Une incidente de la cour semble aller en ce sens alors même qu’elle peut prêter le flanc à la critique. La cour estime qu’il « y a lieu d’observer qu’il s’agit certes d’une installation hors du territoire français, mais dans un pays voisin membre de la communauté européenne, et au surplus dans une ville assez peu éloignée de Toulouse ». Qu’il soit permis de souligner l’usage du terme « certes » qui marque la prise d’acte par le juge et de l’expression « mais dans un pays voisin membre de la Communauté européenne » qui est présentée ici comme un tempérament voire une excuse admise par la cour au comportement de la mère. Cette excuse vaudrait-elle en dehors de l’Union Européenne ? Excuse que la cour confortera par la suite par l’intérêt de la fillette qui, scolarisée dans l’établissement d’enseignement où exerce sa mère, dispose d’un cadre de vie harmonieux, et dont il n’est pas établi qu’elle bénéficierait avec son père de conditions matérielles et morales plus satisfaisantes. En plaçant le débat sur la primauté de l’intérêt de l’enfant après avoir relevé un passage de frontière, la cour néglige l’aspect international de la situation. Elle néglige aussi les conventions internationales éventuellement applicables qu’il lui appartenait de relever d’office, quitte à en rejeter l’applicabilité du fait de la non-intégration du litige dans le domaine conventionnel.

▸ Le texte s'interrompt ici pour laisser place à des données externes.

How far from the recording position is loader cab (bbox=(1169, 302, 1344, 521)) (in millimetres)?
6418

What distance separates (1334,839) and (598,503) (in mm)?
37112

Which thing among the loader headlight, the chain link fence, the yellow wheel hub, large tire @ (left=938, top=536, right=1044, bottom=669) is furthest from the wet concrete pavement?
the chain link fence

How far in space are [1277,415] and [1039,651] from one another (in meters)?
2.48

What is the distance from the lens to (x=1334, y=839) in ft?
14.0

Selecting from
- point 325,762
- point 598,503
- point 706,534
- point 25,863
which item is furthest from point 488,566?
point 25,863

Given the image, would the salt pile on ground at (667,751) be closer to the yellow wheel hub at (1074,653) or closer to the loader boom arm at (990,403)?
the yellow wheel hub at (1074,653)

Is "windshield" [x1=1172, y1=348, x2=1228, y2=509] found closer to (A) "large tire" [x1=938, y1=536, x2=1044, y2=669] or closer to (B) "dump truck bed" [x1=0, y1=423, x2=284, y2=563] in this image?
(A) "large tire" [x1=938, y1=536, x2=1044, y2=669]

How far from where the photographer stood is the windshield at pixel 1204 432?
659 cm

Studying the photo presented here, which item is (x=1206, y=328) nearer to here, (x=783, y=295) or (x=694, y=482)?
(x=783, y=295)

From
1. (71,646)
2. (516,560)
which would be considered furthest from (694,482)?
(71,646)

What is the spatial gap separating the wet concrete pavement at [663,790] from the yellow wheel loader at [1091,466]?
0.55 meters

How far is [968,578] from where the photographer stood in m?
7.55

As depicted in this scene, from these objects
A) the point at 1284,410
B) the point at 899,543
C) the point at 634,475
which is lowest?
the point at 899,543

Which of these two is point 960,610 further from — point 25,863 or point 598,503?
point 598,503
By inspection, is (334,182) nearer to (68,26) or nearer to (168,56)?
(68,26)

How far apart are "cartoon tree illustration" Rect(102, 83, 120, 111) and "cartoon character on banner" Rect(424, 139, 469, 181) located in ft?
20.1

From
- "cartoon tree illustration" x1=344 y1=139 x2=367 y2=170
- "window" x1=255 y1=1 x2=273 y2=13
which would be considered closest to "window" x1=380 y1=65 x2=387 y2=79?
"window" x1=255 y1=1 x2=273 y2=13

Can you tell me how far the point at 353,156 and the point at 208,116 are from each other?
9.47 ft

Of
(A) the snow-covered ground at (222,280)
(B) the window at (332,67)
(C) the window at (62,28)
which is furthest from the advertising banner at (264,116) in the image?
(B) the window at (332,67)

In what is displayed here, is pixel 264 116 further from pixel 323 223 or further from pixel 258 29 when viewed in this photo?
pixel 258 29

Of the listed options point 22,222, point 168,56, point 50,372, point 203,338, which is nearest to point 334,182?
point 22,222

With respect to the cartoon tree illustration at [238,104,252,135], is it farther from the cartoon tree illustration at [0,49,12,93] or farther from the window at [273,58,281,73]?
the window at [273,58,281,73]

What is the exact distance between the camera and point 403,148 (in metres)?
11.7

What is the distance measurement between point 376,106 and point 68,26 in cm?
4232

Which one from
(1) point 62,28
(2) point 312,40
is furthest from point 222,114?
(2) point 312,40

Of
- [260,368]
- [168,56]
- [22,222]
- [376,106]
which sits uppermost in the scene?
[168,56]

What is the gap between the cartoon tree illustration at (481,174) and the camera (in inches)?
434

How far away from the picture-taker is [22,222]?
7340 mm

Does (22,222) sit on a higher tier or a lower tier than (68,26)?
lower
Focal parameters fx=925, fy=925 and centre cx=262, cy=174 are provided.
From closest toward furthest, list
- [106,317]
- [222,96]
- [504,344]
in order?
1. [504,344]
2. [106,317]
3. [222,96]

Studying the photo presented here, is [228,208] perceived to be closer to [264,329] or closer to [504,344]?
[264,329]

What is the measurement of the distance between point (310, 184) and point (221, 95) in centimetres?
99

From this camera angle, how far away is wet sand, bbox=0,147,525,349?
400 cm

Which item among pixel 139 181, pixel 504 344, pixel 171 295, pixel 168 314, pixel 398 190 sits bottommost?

On pense ici à la Convention de Luxembourg du 20 mai 1980 ratifiée par l’Espagne et la France et à la Convention de La Haye du 25 oct. 1980. Toutefois ces deux instruments supposent l’enlèvement international. Celui-ci était-il avéré en l’espèce ? Ainsi par exemple a-t-on estimé que le parent qui respecte la décision sur la garde mais modifie la résidence de l’enfant n’opère pas un déplacement illicite mais seulement une violation d’un accessoire de ce droit (TGI Périgueux, 17 mars 1992, D. 1992, Jur. p. 315 ; JCP 1993, II, n° 22104). La communication tardive des nouvelles coordonnées l’empêche-t-elle ? L’art. 17 de la Convention de La Haye fait primer le retour immédiat de l’enfant car la Convention protège un droit de garde attribué par la loi (Cass. 1re civ., 16 déc. 1992, D. 1993, Jur. p. 570), voire décidé par les parents et homologué par le juge ce qui est le cas en l’espèce (Cass. 1re civ., 16 juill. 1993, D. 1993, IR p. 222 ; JDI 1994, p. 145), le juge pouvant s’opposer au retour (art. 13 à 20) au nom de l’intérêt de l’enfant.